• _Task list_:
1 - Using the Courant editorial on the Connecticut Lottery Corporation, explain why it faults Chelsea Turner's handling of her concerns about Frank Farricker, in one to three sentences.
2 - Repeat word for word the passage of the Courant editorial on the lottery starting at "The quasi-public agency" and ending at "in state government.".
[Reading passage — start]
Lottery dysfunction must end [Courant Editorial]

July 28, 2019

Editorial as it appeared in The Hartford Courant 

Something is profoundly wrong with the culture at the Connecticut Lottery Corporation, and it’s time for state officials to make some badly needed changes.

The quasi-public agency has been dogged by controversy over the years — from million-dollar mistakes to exorbitant golden handshakes to attempts to hide a probe into a cheating scandal. But the recent disclosure that the CLC’s vice president went to the FBI instead of state officials with concerns about the then-chairman of the lottery board puts everything over the top.

For too long, leadership at the lottery has acted as if it exists in its own bubble, unaccountable to the public and entitled to its own riches. It’s a pattern of behavior that has no place in state government.

The Courant’s Jon Lender was in the room earlier this month when CLC Vice President Chelsea Turner testified, during a hearing on an ex-lottery official’s whistleblower’s complaint, that she had had concerns in 2014 about Frank Farricker, the former board chairman. Instead of doing the right thing and telling state officials, though, she went to a friend in the FBI. Somehow they concocted a scheme to secretly record Mr. Farricker by hiding a listening device inside the eyeglass case of Anne Noble, who was the CEO of the lottery at the time.
[Reading passage — finish]
[Data segment — start]
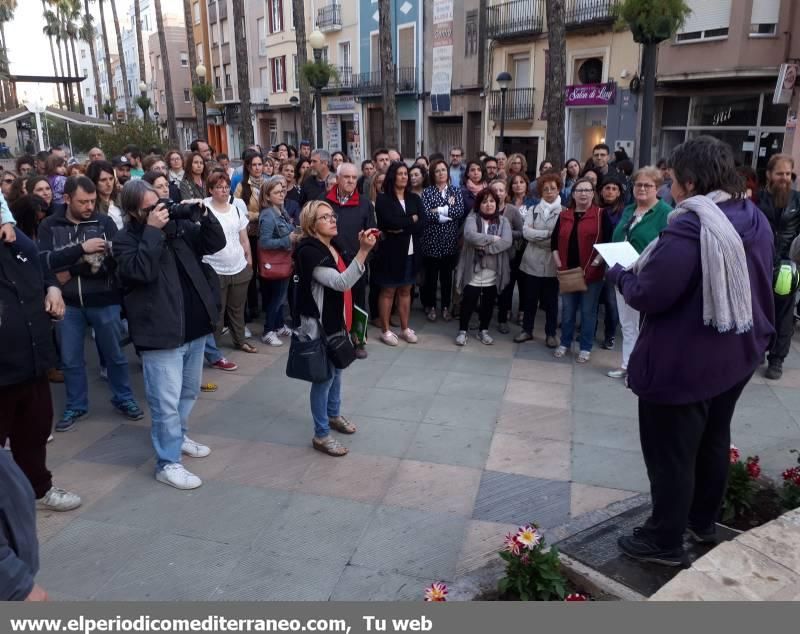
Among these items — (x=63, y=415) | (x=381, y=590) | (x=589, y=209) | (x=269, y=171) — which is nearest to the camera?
[Data segment — finish]
• _Answers for each item_:
1 - The editorial faults her because she took her 2014 concerns about Farricker, then the lottery board chairman, to a friend in the FBI instead of telling state officials, which it calls "the right thing." That led to a scheme to secretly record Farricker with a listening device hidden in the eyeglass case of Anne Noble, then the lottery's CEO.

2 -
The quasi-public agency has been dogged by controversy over the years — from million-dollar mistakes to exorbitant golden handshakes to attempts to hide a probe into a cheating scandal. But the recent disclosure that the CLC’s vice president went to the FBI instead of state officials with concerns about the then-chairman of the lottery board puts everything over the top.

For too long, leadership at the lottery has acted as if it exists in its own bubble, unaccountable to the public and entitled to its own riches. It’s a pattern of behavior that has no place in state government.